Sorry for the severe nature of my post! LOL!
Jennifer
On another note entirely… As a world traveler 2 planes have gone done in the past month at 10degrees southern lattitude. Check for yourself the Air France plane and the Yemeni plane went down at what appears to me to be the same latititude. I saw a documentary where scientists claimed that the magnetic field of the Earth was weakening over that part of Brazil shortly after the Air France crash and my mind immediately was sent spinning so when I saw this other plane go down at the same latitude it seems to me that the weakening magnetic field may be disrupting the plane’s instruments. I have emailed the investigation board at the FAA. I am not a scientist but it seems like an unusual coincidence. If anyone knows anyone who can pass along this information I thinks its worthy of a second look… Particularly since it scares the bejesus out of me everytime I fly now… All the Best!

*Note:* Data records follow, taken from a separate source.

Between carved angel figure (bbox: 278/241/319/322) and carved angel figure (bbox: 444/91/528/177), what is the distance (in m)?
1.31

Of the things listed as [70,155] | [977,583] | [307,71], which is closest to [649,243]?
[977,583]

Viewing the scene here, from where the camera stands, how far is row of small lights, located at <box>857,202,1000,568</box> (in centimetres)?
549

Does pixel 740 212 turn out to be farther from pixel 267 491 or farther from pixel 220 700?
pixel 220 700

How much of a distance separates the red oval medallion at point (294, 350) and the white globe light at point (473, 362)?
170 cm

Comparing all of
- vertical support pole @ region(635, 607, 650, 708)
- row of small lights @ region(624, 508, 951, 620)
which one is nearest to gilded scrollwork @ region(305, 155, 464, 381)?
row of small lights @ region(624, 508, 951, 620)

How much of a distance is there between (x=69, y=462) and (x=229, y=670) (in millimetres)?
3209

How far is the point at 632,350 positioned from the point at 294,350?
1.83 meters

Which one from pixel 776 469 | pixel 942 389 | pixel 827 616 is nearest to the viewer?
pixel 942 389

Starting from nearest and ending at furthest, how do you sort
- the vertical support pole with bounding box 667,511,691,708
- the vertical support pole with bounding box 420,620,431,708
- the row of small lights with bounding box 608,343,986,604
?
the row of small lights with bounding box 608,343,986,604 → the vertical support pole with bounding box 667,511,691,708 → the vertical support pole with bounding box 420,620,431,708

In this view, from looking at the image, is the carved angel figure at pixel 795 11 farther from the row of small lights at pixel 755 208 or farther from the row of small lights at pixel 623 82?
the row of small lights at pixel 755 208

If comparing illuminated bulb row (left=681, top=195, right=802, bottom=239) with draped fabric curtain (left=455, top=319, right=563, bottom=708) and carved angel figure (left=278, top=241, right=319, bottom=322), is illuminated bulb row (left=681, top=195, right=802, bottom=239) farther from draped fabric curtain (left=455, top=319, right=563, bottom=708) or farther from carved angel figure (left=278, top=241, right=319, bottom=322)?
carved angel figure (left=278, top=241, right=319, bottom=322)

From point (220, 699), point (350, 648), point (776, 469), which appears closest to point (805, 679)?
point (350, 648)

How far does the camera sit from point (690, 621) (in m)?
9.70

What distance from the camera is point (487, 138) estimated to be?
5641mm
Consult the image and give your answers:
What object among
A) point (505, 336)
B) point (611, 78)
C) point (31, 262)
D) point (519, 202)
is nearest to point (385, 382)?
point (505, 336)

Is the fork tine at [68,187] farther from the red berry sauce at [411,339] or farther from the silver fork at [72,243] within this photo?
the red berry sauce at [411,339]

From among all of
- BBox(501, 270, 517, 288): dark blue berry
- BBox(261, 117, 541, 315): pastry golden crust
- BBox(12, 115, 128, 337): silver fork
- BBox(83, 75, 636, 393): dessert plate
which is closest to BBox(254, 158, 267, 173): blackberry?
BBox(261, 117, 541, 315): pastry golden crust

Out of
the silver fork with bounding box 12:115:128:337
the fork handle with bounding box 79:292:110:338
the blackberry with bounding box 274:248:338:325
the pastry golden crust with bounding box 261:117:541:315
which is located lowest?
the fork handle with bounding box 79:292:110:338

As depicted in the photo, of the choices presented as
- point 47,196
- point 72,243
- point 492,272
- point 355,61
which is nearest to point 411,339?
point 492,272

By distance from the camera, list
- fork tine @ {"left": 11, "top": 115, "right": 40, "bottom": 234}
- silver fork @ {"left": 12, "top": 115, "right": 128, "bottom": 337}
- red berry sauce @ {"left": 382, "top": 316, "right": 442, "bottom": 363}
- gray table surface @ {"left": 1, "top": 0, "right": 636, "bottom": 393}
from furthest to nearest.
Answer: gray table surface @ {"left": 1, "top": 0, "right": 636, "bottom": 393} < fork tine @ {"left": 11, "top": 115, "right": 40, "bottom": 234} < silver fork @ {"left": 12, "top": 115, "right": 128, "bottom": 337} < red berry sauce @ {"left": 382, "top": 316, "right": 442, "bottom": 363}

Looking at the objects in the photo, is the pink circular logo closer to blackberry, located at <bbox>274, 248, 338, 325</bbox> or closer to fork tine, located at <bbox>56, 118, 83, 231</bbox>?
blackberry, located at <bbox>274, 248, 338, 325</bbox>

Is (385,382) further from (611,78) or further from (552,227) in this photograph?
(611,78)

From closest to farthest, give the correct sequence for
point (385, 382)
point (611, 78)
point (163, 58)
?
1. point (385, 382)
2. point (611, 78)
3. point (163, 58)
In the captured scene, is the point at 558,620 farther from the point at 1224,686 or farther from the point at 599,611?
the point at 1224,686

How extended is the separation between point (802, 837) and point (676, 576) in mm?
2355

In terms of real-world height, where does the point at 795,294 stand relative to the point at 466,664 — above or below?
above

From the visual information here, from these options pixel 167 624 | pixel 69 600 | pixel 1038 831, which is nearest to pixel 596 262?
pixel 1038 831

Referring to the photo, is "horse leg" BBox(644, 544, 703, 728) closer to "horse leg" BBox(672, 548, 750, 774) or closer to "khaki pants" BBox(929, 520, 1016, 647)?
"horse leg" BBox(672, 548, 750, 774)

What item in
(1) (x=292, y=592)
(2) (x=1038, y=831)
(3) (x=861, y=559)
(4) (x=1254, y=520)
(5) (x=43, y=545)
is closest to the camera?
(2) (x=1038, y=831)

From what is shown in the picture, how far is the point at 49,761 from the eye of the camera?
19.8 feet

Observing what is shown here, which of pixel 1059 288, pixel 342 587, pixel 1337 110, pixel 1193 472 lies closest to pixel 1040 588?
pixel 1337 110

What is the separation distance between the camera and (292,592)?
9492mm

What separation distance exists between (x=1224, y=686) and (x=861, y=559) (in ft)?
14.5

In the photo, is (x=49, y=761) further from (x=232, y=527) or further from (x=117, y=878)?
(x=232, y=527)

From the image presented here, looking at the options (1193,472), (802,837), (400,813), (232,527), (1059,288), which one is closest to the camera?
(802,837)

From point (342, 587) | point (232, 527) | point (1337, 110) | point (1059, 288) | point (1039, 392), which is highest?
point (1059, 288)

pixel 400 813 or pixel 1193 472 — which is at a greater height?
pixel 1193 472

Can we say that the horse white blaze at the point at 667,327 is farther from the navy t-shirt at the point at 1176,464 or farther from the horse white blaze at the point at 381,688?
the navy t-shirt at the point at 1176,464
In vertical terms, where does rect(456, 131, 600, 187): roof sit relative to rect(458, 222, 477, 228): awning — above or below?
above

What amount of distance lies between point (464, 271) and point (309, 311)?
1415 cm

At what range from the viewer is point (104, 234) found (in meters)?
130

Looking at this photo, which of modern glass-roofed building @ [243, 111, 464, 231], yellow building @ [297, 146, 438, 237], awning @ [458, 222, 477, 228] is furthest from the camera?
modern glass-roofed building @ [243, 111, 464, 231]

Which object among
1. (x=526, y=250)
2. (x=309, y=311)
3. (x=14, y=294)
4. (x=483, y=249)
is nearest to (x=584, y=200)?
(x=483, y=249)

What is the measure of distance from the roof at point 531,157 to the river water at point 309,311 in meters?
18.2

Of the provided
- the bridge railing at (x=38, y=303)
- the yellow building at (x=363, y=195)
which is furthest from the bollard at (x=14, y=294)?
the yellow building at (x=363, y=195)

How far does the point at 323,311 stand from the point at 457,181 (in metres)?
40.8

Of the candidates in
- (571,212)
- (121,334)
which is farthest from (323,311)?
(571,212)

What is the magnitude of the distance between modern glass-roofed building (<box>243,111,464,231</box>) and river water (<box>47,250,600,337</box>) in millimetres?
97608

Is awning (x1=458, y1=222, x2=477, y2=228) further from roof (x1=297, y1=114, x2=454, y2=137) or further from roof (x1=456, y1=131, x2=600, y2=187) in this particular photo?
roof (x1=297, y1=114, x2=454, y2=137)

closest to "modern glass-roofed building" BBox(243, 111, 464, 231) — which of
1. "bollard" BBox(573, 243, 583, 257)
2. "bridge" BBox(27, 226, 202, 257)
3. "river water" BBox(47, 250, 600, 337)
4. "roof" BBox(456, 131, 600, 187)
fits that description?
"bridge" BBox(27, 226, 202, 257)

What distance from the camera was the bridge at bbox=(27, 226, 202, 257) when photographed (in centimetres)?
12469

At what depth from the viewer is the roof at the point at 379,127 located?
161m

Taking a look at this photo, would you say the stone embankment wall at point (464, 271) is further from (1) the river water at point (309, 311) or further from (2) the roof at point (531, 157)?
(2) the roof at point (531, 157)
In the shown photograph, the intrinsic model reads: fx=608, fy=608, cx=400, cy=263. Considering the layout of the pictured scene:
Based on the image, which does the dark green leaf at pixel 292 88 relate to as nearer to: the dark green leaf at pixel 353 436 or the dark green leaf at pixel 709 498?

Interesting you should mention the plane crashes, because my husband was talking just today about the weakening of our atmospere due to pollution and how microbursts or solar weather is affecting the wind systems. These microbursts from these extra solar storms in space drive down winds from the upper atmospere at at speeds up to and exceeding 1,ooo/mph. These winds have temperatures of 200 below zero.
A civilian plane would snap like a twig in the wind under those conditions. An amoured military plane might fair a little better. At any rate, with all this pollution messing up our atomspere, these microbursts are getting more and more frequent.
My husband is a big fan of space weather and how it affects our planet and our technology.
Pretty cool post. I just stumbled upon your blog and wanted to say that I have really liked.
Dear Denise
I really like your metaphor of fame as a plucked and pressed flower that no longer has any capacity for growth. John Updike said that fame was a mask that eats into the face. The Japanese say that the whale that blows is the one that gets harpooned. I am very pleased that I am not famous but I would like my poetry to be more widely read!